(Task requirements):
• a. Return the passage of the article about New York's frozen rivers between "An aerial view" and "across their surfaces.", inclusive, copied word for word.
• b. Using the article about New York's frozen rivers, explain in one to three sentences why ferry service on the East River was suspended.
• c. Name every river mentioned in the article about New York's frozen rivers.

(Selected text):
>>>>
Ironically, the effect of the bitter cold, coupled with more snow on the way this weekend, have a depressing effect on mood and general mental health. As people try to cope with the extreme weather, there's also a need to overcome the emotional effect it can have.

An aerial view of the region shows that Friday's record low 2-degree temperature resulted in most of the Hudson and East rivers below the George Washington Bridge being covered in ice. Above the bridge, the Hudson and Harlem rivers had chunks of ice all the way across their surfaces.

It's why the U.S. Coast Guard calls this the worst ice breaking season in a decade. It's also why ferry service on the East River was suspended.

Over to the west of Manhattan, on the Hudson, the ferries that were able to run did so with delays of at least half an hour, and Circle Line tourist vessels canceled all trips on Friday.

"They won't be going out because of the ice," said Cliff Walker, a tourist from Northamptonshire, England, minutes after he and his wife, Jocelyn, learned that they were not going to get to take the sightseeing cruise they'd purchased months in advance. "They can't move," Ms. Walker said.

"This is, like, totally like a shock for me," said Leee Anantawat, a tourist from Bangkok, Thailand, where it was 81 degrees and partly sunny on Friday.

Anantawat said the field of bright white ice as far as the eye could see was unbelievable for her. Her fellow tourists from colder climes agreed.

"Never thought we'd see the river frozen," said Jocelyn Walker, the British tourist. "Never see it in England. Seen it in Lapland, haven't we?"

Lapland, the northernmost region of Scandinavia, above the Arctic Circle, was the closest comparison she could make to icy New York City on Friday. As it turned out, towns in Lapland were averaging temperatures 20 Fahrenheit degrees above those in New York Friday morning.
<<<<
(Given data):
>>>>
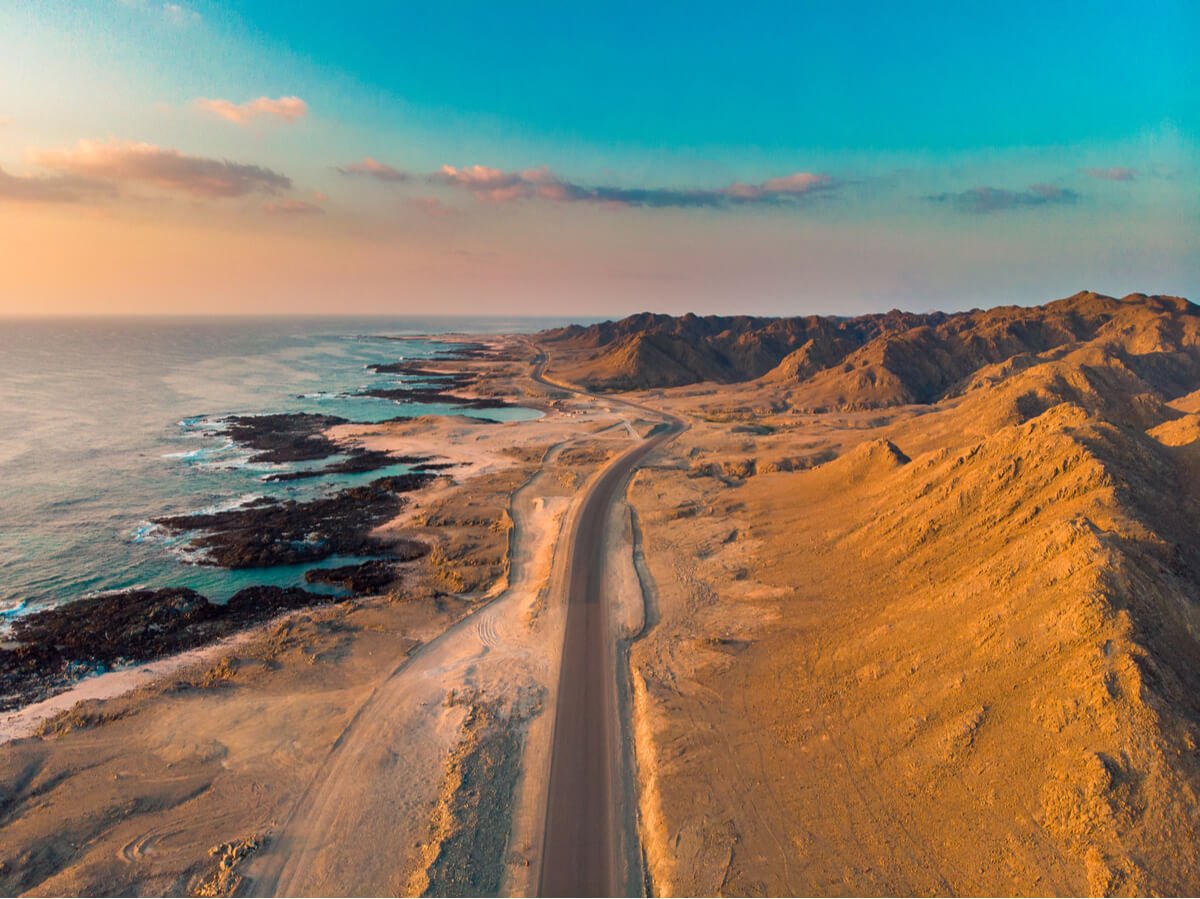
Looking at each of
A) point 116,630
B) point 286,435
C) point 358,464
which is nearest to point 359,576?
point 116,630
<<<<
>>>>
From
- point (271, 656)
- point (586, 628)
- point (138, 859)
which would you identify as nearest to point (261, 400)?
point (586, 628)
<<<<
(Results of the exercise):
• a.
An aerial view of the region shows that Friday's record low 2-degree temperature resulted in most of the Hudson and East rivers below the George Washington Bridge being covered in ice. Above the bridge, the Hudson and Harlem rivers had chunks of ice all the way across their surfaces.

• b. Friday's record low temperature of 2 degrees left most of the Hudson and East rivers below the George Washington Bridge covered in ice. That ice is why ferry service on the East River was suspended.

• c.
Hudson River
East River
Harlem River